The exterior has been painted red, black and green with a shield on top that has the organization’s initials.

“The weapons that cross the shield are a paintbrush and a pen. We just made this sacred space right here on Broadway,” Nzinga says.

And right on time for the BAMBDFEST Biennial, a month-long festival which includes the production of Radio Golf, and various other theater and literary events across various venues in Oakland. It all culminates in an official black carpet ribbon-cutting ceremony for BAM House on Sept. 1.

a stage with two desks and two Black men, actors, sitting behind them
Stanley T. Hunt II (left) as Harmond Wilks alongside Koran Streets as Roosevelt Hicks in a scene from the Lower Bottom Playaz’s production of August Wilson’s play ‘Radio Golf.’ (Ariana Proehl/KQED)

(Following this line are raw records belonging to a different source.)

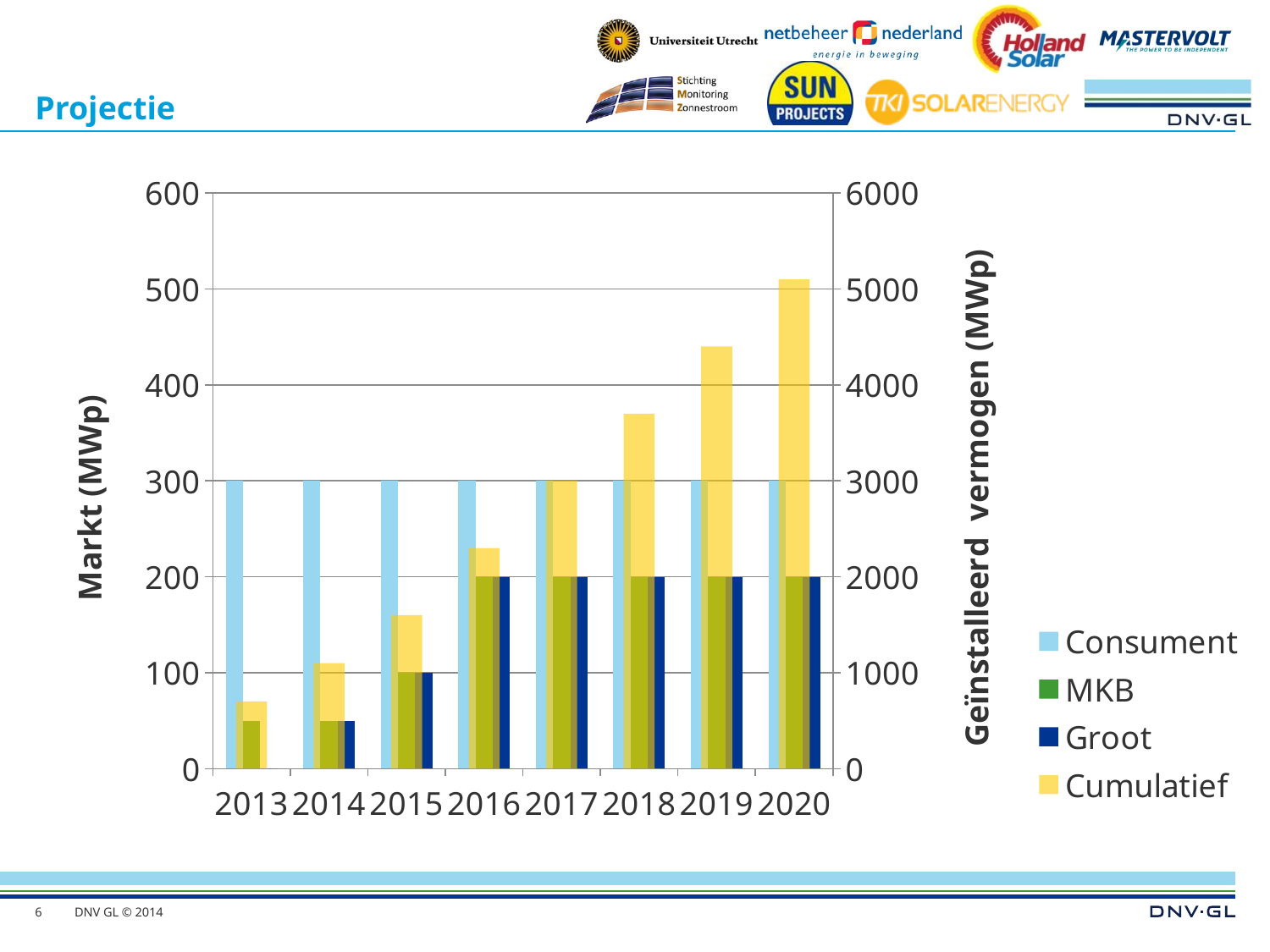
What is the title of the left vertical axis? Markt (MWp) Is the value for Cumulatief in 2013 greater or less than 1000? less Is the value for Cumulatief in 2020 greater or less than 4000? greater What kind of chart is shown on the slide? bar chart How many series does the legend list? 4 What is the value for Groot in 2015? 100 What is the value for MKB in 2016? 200 How many years are shown on the x axis? 8 Do the Cumulatief values rise or fall from 2013 to 2020? rise What is the value for Cumulatief in 2017 on the right axis? 3000 Which of Groot in 2014 or Groot in 2016 is larger? Groot in 2016 What is the value for Consument in 2013? 300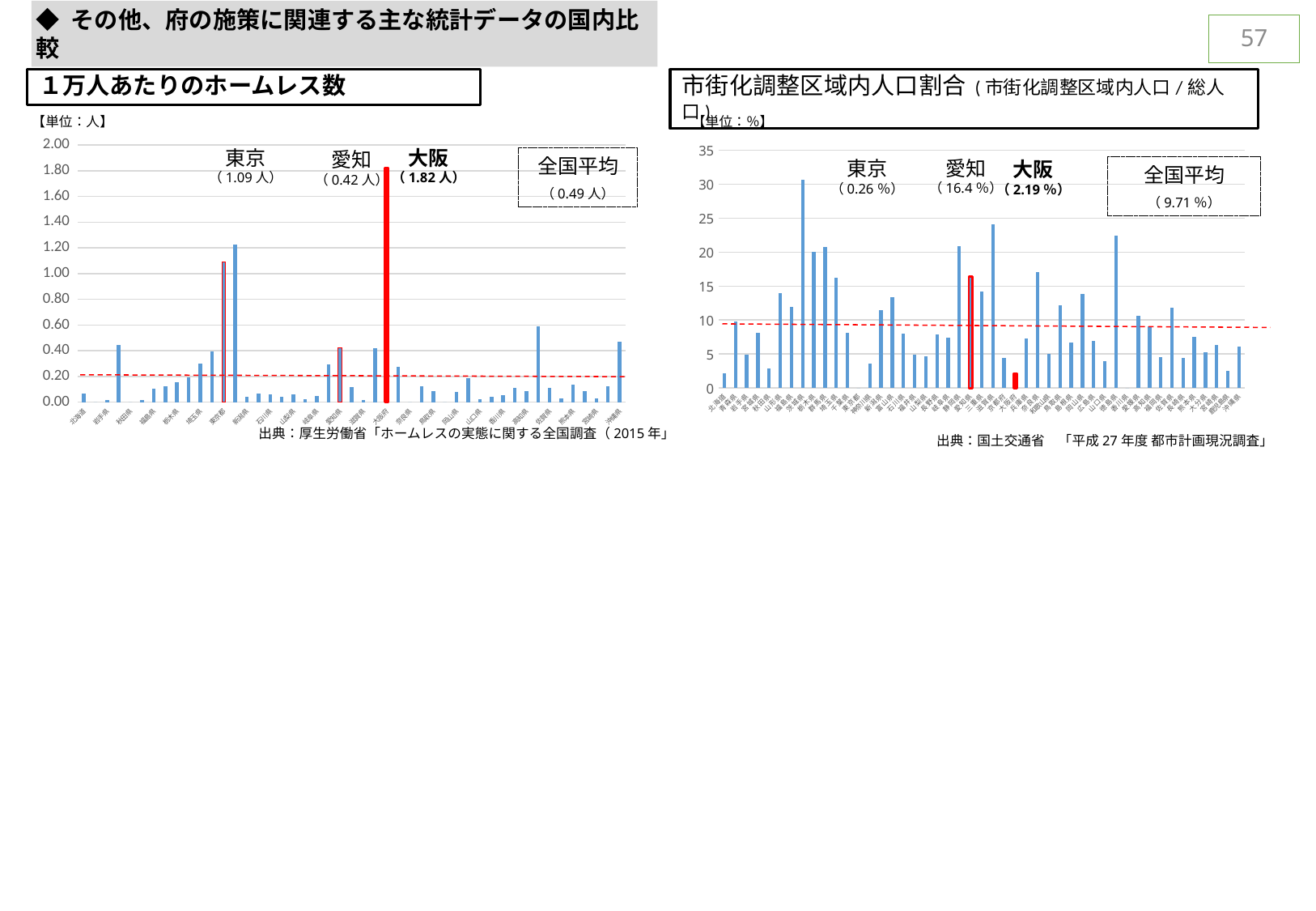
In the right chart (市街化調整区域内人口割合), what is the value for 東京? 0.26% In the left chart (１万人あたりのホームレス数), what is the value for 東京? 1.09人 In the right chart (市街化調整区域内人口割合), what is the value for 愛知? 16.4% In the right chart (市街化調整区域内人口割合), which is larger, the value for 愛知 or the value for 大阪? 愛知 In the left chart (１万人あたりのホームレス数), what is the value for 大阪? 1.82人 In the left chart (１万人あたりのホームレス数), what is the 全国平均 value? 0.49人 In the left chart (１万人あたりのホームレス数), what is the difference between the values for 大阪 and 東京? 0.73人 In the right chart (市街化調整区域内人口割合), what is the difference between the values for 愛知 and 大阪? 14.21% In the right chart (市街化調整区域内人口割合), what is the 全国平均 value? 9.71% What kind of chart is the left chart (１万人あたりのホームレス数)? bar chart In the left chart (１万人あたりのホームレス数), which of the three annotated prefectures (東京, 愛知, 大阪) has the highest value? 大阪 In the left chart (１万人あたりのホームレス数), which is larger, the value for 愛知 or the 全国平均? 全国平均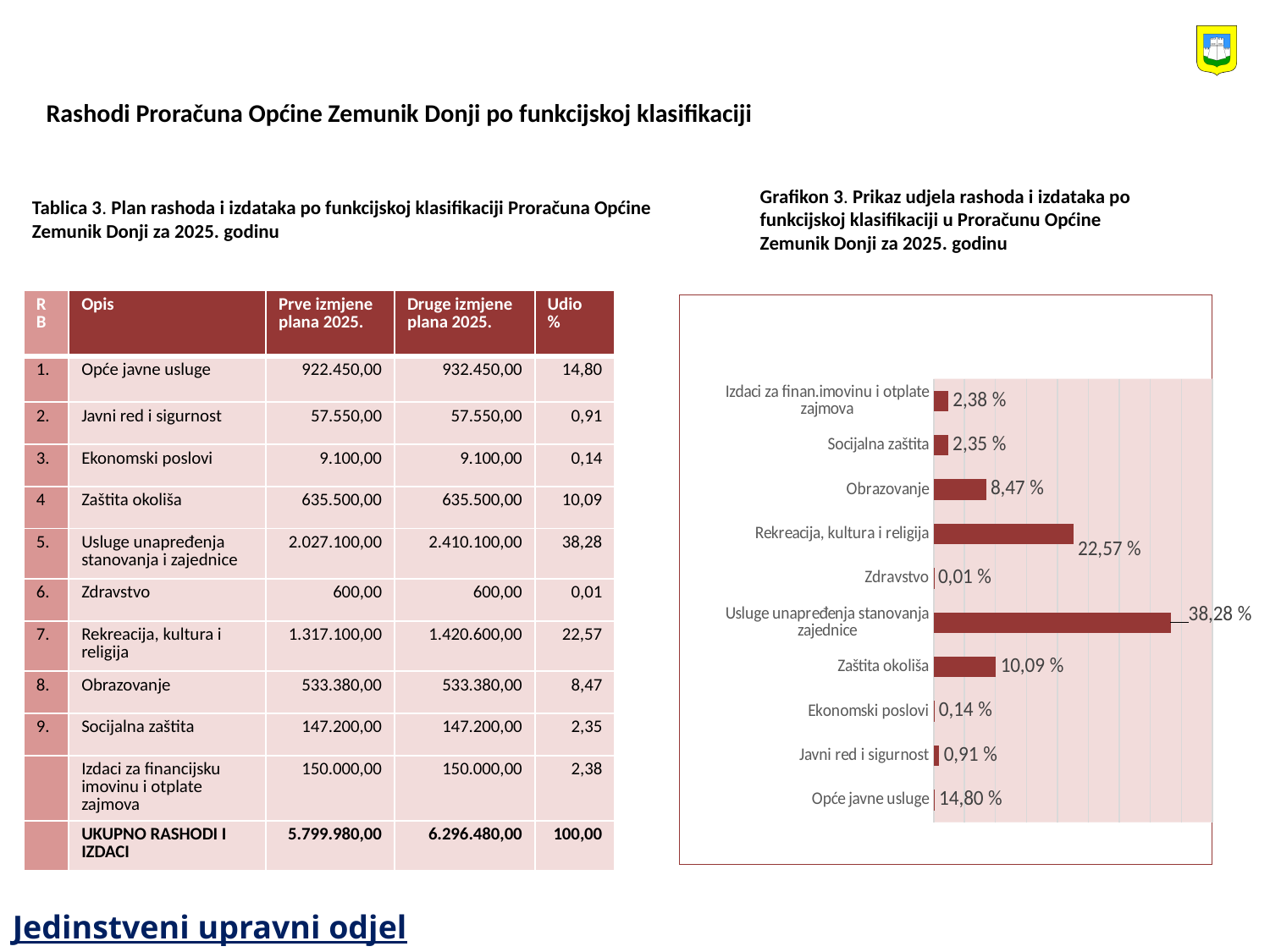
What kind of chart is shown on the slide? Bar chart What is the value shown for Rekreacija, kultura i religija? 22,57 % What is the difference between the values for Usluge unapređenja stanovanja zajednice and Rekreacija, kultura i religija? 15,71 % What is the value shown for Usluge unapređenja stanovanja zajednice? 38,28 % Which is larger, the value for Obrazovanje or the value for Zaštita okoliša? Zaštita okoliša Which category has the highest value in the chart? Usluge unapređenja stanovanja zajednice What is the value shown for Izdaci za finan.imovinu i otplate zajmova? 2,38 % What is the value shown for Zaštita okoliša? 10,09 % What is the title of the chart? Grafikon 3. Prikaz udjela rashoda i izdataka po funkcijskoj klasifikaciji u Proračunu Općine Zemunik Donji za 2025. godinu What is the value shown for Socijalna zaštita? 2,35 % Which category has the lowest value in the chart? Zdravstvo How many categories are shown in the chart? 10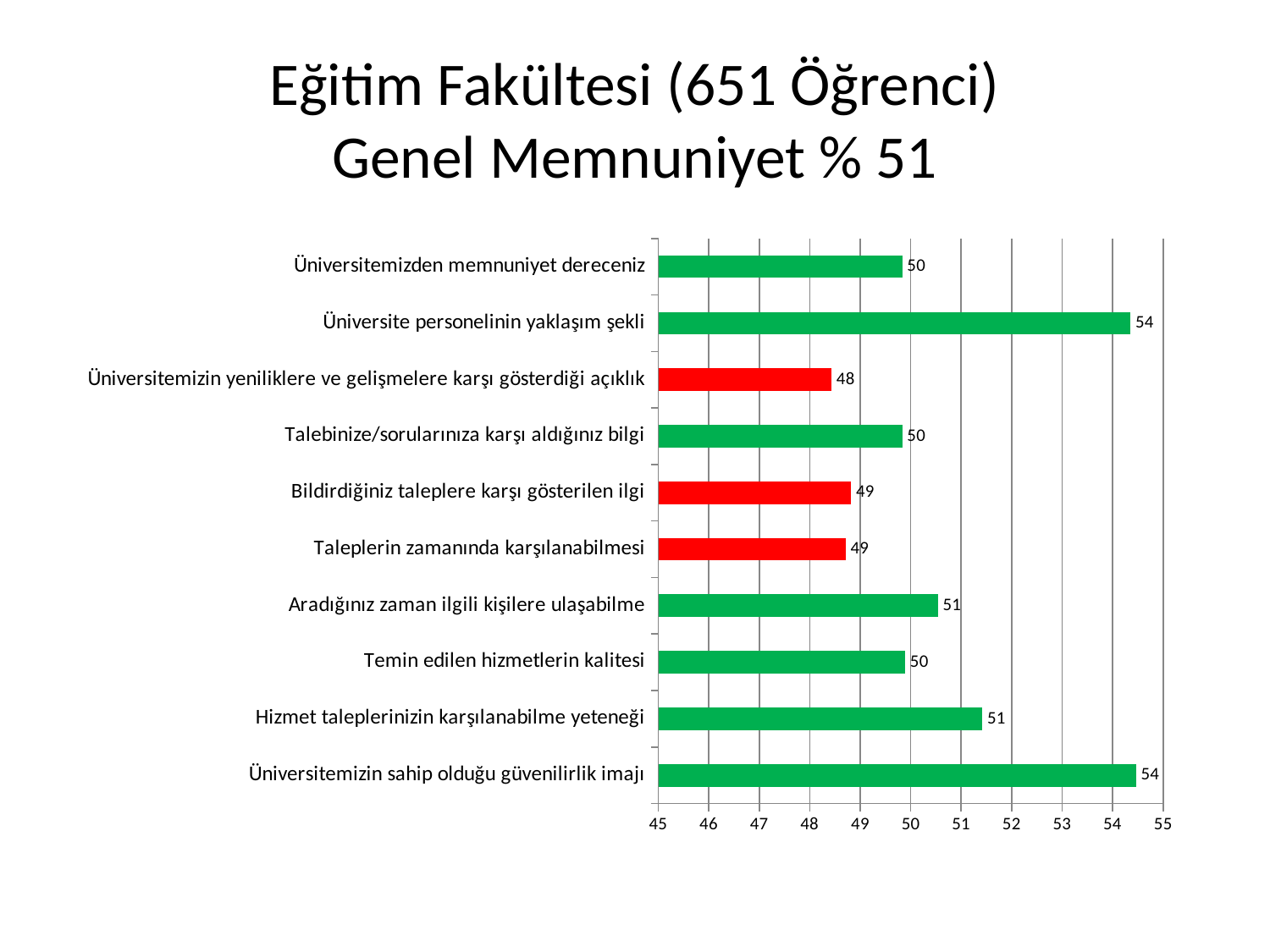
What value is shown for "Üniversitemizden memnuniyet dereceniz"? 50 What value is shown for "Üniversite personelinin yaklaşım şekli"? 54 Which category has the lowest value? Üniversitemizin yeniliklere ve gelişmelere karşı gösterdiği açıklık Which is larger: the value for "Üniversite personelinin yaklaşım şekli" or the value for "Temin edilen hizmetlerin kalitesi"? Üniversite personelinin yaklaşım şekli What is the difference between the value for "Üniversitemizin sahip olduğu güvenilirlik imajı" and the value for "Üniversitemizin yeniliklere ve gelişmelere karşı gösterdiği açıklık"? 6 What value is shown for "Taleplerin zamanında karşılanabilmesi"? 49 Is the value for "Üniversitemizin sahip olduğu güvenilirlik imajı" greater or less than 52? greater What value is shown for "Aradığınız zaman ilgili kişilere ulaşabilme"? 51 What overall satisfaction percentage is stated in the slide title? % 51 What kind of chart is shown on the slide? bar chart How many categories are plotted in the chart? 10 How many bars in the chart are coloured red? 3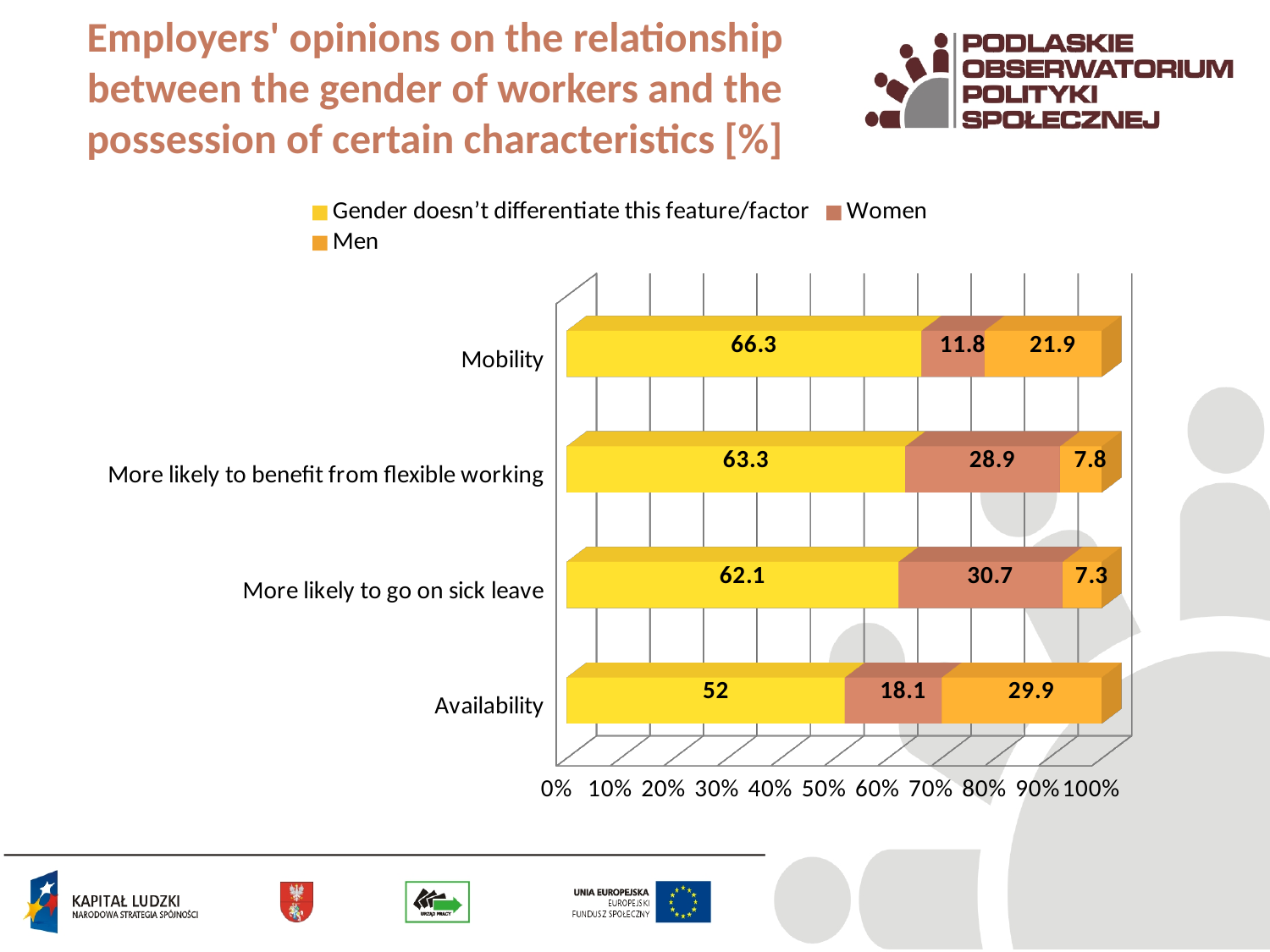
What is the value for Women for 'More likely to go on sick leave'? 30.7 Which is larger for 'Availability': the Women value or the Men value? Men What is the difference between the Women values for 'More likely to go on sick leave' and 'Mobility'? 18.9 How many categories are plotted on the chart? 4 What is the total of the stacked bar for 'More likely to benefit from flexible working'? 100 Which legend entry is shown in yellow? Gender doesn't differentiate this feature/factor What kind of chart is shown on the slide? Stacked bar chart What is the value for Men for 'Availability'? 29.9 What is the value for 'Gender doesn't differentiate this feature/factor' for 'Mobility'? 66.3 Which category has the highest value for 'Gender doesn't differentiate this feature/factor'? Mobility Which category has the lowest value for Men? More likely to go on sick leave How many series does the legend list? 3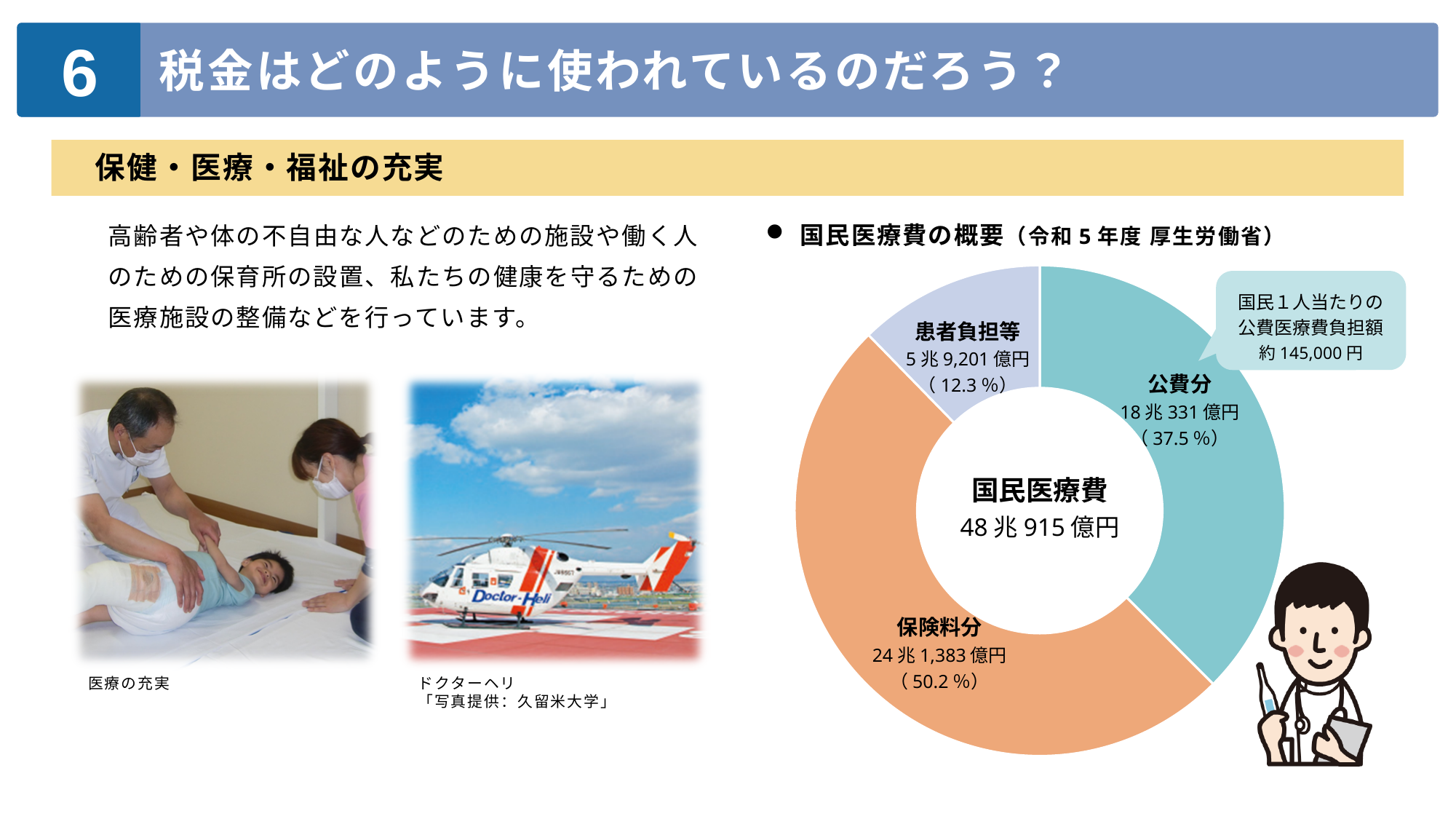
What is the value of the 保険料分 slice? 24兆1,383億円 Which is larger, 公費分 or 患者負担等? 公費分 Which slice of the pie chart is the largest? 保険料分 What kind of chart is shown on the slide? Pie chart (donut) What is the value of the 患者負担等 slice? 5兆9,201億円 What is the value of the 公費分 slice? 18兆331億円 What is the total 国民医療費 shown in the centre of the chart? 48兆915億円 Which slice of the pie chart is the smallest? 患者負担等 By how many percentage points does the 保険料分 share exceed the 公費分 share? 12.7 percentage points How many slices does the 国民医療費 pie chart have? 3 What share of 国民医療費 does 患者負担等 account for? 12.3% What share of 国民医療費 does 保険料分 account for? 50.2%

“It is the platform for so much more potential,” Nzinga says. “Now, being in the building, it’d be nice to buy it. We want to turn this into a cultural center as opposed to a building that we have to rent out in order to pay the rent.”

She cites Eastside Arts Alliance in East Oakland as a model for what she hopes BAM House will represent for downtown and West Oakland.

“This is a space for dreamers,” Nzinga says. “Maybe this is a place to train replacements so that we make sure that there’s an after. After me, after the Lower Bottom Playaz. There’s an after in Oakland for people of color and artists.”